Horizon Europe : « La voix du CNRS a de l’importance »
La Commission européenne a présenté le 16 juillet sa proposition pour le prochain programme-cadre pour la recherche et l’innovation, toujours nommé Horizon Europe, inclus dans le Cadre financier pluriannuel européen 2028-2034. Explications avec Jean-Stéphane Dhersin, directeur du Bureau de représentation du CNRS à Bruxelles.
Que retenez-vous des propositions de la Commission européenne concernant le prochain programme-cadre européen, qui démarrera en 2028 ?

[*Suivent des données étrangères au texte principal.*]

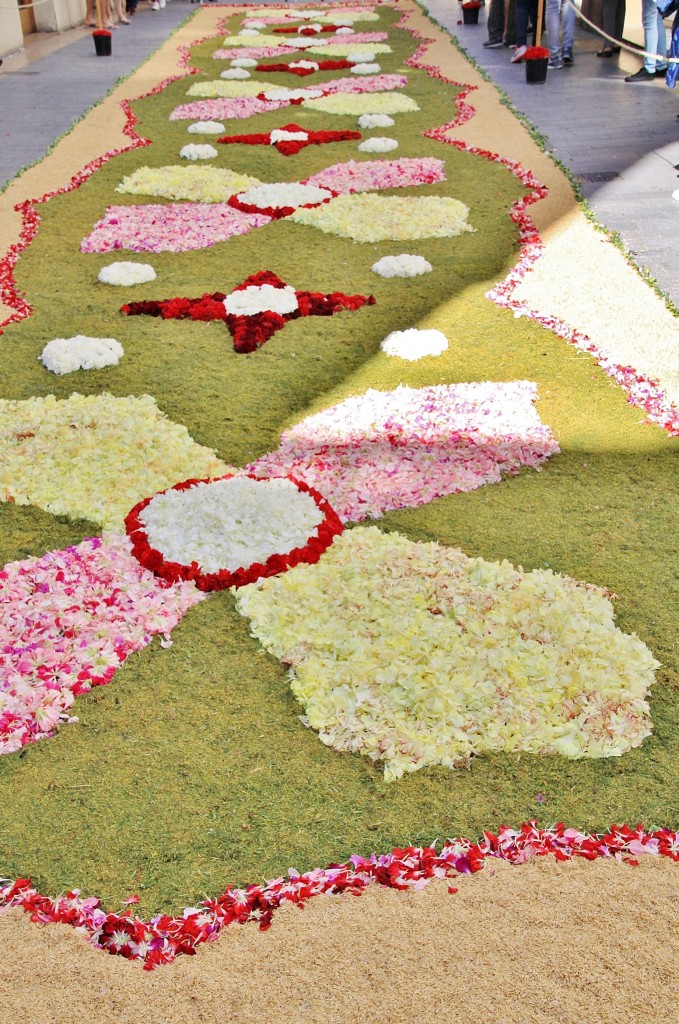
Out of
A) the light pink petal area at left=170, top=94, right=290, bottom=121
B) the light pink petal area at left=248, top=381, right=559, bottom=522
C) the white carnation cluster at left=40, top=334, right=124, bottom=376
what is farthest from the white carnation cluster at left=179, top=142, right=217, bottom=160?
the light pink petal area at left=248, top=381, right=559, bottom=522

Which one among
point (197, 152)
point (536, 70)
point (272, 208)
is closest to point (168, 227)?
point (272, 208)

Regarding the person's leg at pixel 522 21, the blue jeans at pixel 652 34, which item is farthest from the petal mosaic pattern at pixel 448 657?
the person's leg at pixel 522 21

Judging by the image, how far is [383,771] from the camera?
270cm

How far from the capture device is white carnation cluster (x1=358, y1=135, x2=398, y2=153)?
28.9 feet

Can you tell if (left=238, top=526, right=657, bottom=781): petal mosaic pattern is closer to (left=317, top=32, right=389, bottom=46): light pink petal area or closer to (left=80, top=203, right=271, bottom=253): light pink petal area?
(left=80, top=203, right=271, bottom=253): light pink petal area

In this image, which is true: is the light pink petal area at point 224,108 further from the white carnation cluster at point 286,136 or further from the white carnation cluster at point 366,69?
the white carnation cluster at point 366,69

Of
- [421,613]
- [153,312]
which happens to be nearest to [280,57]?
[153,312]

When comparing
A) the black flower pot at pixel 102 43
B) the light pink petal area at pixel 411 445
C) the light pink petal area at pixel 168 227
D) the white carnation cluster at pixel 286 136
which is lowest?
the light pink petal area at pixel 411 445

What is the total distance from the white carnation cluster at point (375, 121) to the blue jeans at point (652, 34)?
2.92 metres

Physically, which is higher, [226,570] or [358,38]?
[358,38]

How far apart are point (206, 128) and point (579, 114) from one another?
3801 millimetres

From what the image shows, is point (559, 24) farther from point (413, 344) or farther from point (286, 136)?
point (413, 344)

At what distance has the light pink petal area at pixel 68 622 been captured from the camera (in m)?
2.91

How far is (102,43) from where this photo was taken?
14.2 meters
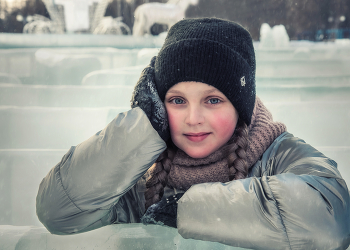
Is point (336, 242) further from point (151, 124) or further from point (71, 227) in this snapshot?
point (71, 227)

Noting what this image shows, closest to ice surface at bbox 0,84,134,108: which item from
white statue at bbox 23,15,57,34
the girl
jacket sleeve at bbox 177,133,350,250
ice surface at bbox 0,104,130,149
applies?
ice surface at bbox 0,104,130,149

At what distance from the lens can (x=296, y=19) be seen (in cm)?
193

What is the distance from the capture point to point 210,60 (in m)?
0.90

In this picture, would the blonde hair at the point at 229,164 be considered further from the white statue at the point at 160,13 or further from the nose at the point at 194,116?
the white statue at the point at 160,13

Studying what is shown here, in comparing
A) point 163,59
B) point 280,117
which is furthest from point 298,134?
point 163,59

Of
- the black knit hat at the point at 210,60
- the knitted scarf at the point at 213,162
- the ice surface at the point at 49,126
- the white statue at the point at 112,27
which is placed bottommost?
the ice surface at the point at 49,126

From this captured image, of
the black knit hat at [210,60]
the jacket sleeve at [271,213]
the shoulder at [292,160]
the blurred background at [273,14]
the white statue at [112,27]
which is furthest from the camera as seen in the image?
the white statue at [112,27]

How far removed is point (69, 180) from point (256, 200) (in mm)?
535

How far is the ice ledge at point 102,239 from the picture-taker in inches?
34.3

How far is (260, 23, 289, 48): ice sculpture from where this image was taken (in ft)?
6.60

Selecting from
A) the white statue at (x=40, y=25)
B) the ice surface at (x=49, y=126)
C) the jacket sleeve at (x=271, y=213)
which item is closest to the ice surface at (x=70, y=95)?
the ice surface at (x=49, y=126)

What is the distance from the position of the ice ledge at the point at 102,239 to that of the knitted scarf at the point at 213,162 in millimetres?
174

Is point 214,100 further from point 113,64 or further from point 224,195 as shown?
point 113,64

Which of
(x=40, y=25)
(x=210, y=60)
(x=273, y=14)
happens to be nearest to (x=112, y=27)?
(x=40, y=25)
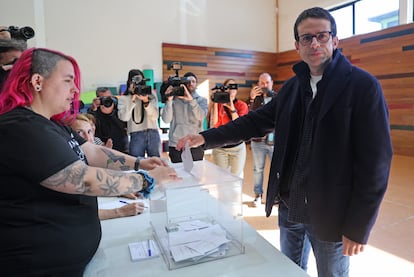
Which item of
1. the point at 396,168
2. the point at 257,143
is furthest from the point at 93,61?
the point at 396,168

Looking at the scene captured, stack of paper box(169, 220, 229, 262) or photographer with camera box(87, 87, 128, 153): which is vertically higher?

Jean-Stéphane Dhersin : Le CNRS se félicite du budget très important annoncé – avec une enveloppe de 175 Mds €, Horizon Europe double de taille par rapport à la période 2021-2027 – et accueille globalement positivement les premières orientations de ce futur programme-cadre, en particulier la préservation de la recherche fondamentale dans le pilier 11 . En tant que premier bénéficiaire en Europe du programme Pathfinder Open, le CNRS apprécie aussi la montée en puissance du Conseil européen de l’innovation (EIC), un outil parfaitement adapté à la stratégie du CNRS et à ses liens avec les entreprises.
Avec cette proposition, la Commission place la recherche et l’innovation au cœur de sa vision pour renforcer la compétitivité de l’Union européenne. L’objectif affiché est de renforcer l’excellence scientifique, mais surtout utiliser le prochain Horizon Europe pour appuyer la souveraineté technologique de l’Union Européenne avec des investissements dans des domaines clés.
La proposition dessine un programme Horizon Europe repensé, tant dans son architecture que dans ses modalités de mise en œuvre. Il bénéficierait d’une protection budgétaire partielle et s’appuierait sur un financement fortement renforcé, notamment en matière de recherche fondamentale.
Toutefois, le CNRS demeure attentif à ce que la recherche fondamentale d’excellence irrigue l’ensemble des piliers du programme-cadre, via des mécanismes clairs de continuum entre recherche et innovation. Des inquiétudes subsistent. Par exemple, Horizon Europe serait étroitement articulé au Fonds européen de compétitivité2 (ECF) pour ses volets stratégiques et appliqués. Son pilier 2, dont la plus grande partie serait orientée directement par l’ECF, pourrait ainsi privilégier les projets d’innovation avancés (à TRL3 élevés) au détriment de la recherche fondamentale (à TRL bas). Il est crucial que les programmes de travail préservent un équilibre entre recherche fondamentale et appliquée, et que leur élaboration dans le cadre de la comitologie reste confiée à des experts scientifiques.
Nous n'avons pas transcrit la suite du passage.